## Kutipan Teks
Untuk lebih jelasnya, mungkin saya akan memberikan
beberapa contoh: pertama, misalnya pada kasus hijrahnya seorang aktifis dakwah.
Hijrahnya seseorang dari kegelapan menuju cahaya terang dapat ditandai oleh
berbagai hal. Tergantung dari sudut pandang
orang yang melihat prosesi hijrahnya seseorang tersebut. Orang akan mengatakan
bahwa seseorang itu hijrah ataupun telah menjadi aktifis dakwah ketika dia
sudah tidak bergaul kembali dengan "teman-teman lama" yang jahil.
Kedua ketika dia bergabung dalam sebuah organisasi keislaman, ataukah masuk
kedalam sebuah jama'ah. Ketiga, ketika dia ikut dalam proyek-proyek kebaikan.

## Data yang Ditampilkan

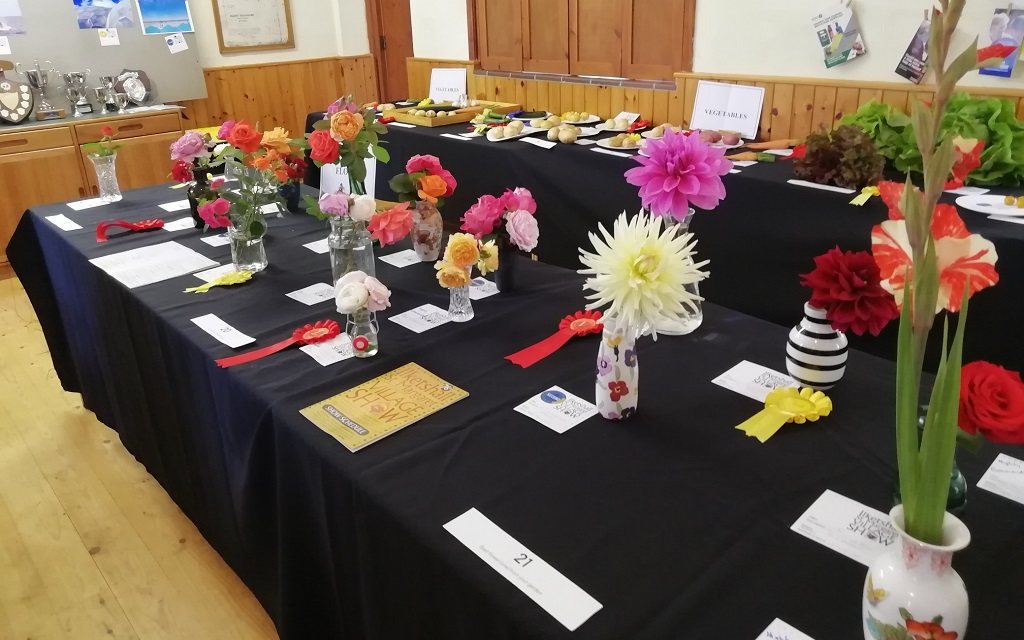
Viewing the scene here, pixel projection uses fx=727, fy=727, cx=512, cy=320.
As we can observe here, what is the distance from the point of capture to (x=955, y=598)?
25.3 inches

## Ketentuan Tugas
Bisakah Anda menulis ulang paragraf dalam kutipan teks di atas yang diawali "Untuk lebih jelasnya" menjadi daftar singkat yang tetap memuat fakta utamanya?

## Hasil Tugas
- Contoh yang diberikan: hijrahnya seorang aktifis dakwah.
- Hijrah dari kegelapan menuju cahaya terang dapat ditandai oleh berbagai hal, tergantung sudut pandang orang yang melihatnya.
- Orang akan mengatakan seseorang telah hijrah atau menjadi aktifis dakwah ketika dia:
  - tidak lagi bergaul dengan "teman-teman lama" yang jahil;
  - bergabung dalam organisasi keislaman atau masuk ke dalam sebuah jama'ah;
  - ikut dalam proyek-proyek kebaikan.